Rei abrió los ojos, recordando el día anterior le distrajo de su meta actual: prepararse para la escuela. En su estado de desnudez recorrió el pequeño departamento, sus paredes raídas, medianamente limpio, aspiró el olor a detergente que se filtraba del baño, recogió las ropas que anoche dejó esparcir en el pasillo, y se detuvo frente a la ventana sin realmente pensar en algo. Observó a las personas circular en la mañana fresca, minutos después sus ojos vagaron sin mayor interés sobre el uniforme escolar plegado en la cama aún deshecha. Presentía la súbita revelación hacerse carne y huesos en alguna esquina del mundo acompañada del guiño de su propia muerte. NERV la reemplazaría como aquellos muñecos en las vitrinas, en el laboratorio hay muchas Rei; algo en su mente quiso protestar, la jeringa que no da con la vena. Alargó su brazo hacia las afueras, sus vellos erizarse con el viento, una imperceptible mueca se delató en su rostro no especialmente grande, sólo se sentía pedir más, sus dedos intentando alcanzar una realidad distante. No había nada, era una mañana de lunes en Tokyo.

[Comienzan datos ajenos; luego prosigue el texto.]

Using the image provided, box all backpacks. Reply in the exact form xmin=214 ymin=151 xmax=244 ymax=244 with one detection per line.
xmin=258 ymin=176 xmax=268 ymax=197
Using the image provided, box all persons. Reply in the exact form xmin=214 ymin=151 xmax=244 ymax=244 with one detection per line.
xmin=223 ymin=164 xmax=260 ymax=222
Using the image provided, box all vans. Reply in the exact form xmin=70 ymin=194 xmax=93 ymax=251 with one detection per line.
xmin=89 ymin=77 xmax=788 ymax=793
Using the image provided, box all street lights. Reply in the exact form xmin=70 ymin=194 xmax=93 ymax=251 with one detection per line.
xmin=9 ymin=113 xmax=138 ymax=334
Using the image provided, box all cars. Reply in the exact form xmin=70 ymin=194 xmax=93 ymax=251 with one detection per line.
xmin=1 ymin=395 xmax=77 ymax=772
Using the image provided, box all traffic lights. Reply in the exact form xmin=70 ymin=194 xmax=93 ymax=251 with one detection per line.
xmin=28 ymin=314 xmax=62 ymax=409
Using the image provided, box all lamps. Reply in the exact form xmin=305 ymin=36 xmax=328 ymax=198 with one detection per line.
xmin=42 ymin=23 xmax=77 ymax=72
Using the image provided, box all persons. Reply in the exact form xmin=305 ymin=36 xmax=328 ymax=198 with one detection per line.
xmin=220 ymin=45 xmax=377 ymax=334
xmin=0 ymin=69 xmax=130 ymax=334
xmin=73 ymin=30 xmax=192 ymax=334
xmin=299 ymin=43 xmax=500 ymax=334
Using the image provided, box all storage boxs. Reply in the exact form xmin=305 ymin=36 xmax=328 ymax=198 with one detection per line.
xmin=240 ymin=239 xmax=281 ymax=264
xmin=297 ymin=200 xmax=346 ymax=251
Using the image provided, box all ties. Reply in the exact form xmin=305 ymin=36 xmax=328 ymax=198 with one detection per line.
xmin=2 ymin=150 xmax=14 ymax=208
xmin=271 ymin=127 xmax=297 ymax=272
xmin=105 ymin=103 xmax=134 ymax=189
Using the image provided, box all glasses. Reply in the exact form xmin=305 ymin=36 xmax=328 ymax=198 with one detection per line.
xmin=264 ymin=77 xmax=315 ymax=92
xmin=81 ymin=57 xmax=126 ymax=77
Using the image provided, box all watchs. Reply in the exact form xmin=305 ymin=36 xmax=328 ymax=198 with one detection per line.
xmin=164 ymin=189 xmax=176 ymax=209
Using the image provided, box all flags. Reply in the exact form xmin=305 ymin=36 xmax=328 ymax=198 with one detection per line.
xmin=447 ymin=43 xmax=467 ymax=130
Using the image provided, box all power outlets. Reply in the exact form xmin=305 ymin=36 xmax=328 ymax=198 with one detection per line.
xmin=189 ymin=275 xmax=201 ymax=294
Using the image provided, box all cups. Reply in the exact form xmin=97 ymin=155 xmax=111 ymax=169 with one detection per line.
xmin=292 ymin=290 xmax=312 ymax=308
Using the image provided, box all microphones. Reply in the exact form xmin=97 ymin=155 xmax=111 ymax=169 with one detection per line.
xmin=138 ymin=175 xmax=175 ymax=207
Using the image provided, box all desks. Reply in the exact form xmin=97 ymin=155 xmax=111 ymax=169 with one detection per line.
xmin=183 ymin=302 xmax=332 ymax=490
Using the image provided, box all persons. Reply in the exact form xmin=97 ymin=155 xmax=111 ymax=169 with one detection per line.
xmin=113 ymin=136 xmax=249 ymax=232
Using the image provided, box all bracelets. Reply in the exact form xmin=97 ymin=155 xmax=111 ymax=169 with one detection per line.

Eso está bien. Sólo en ese caos encontraba la seguridad que le facilitaba la cotidianidad de un día a día, conocía la tristeza, pero no distinguía la desesperación; parpadeando tres, cuatro veces, tomó su uniforme acariciando sus bordes, quitándole invisibles arrugas, quizás si hoy no dejan mucha tarea con suerte no estará cansada para conducir los simuladores correctamente.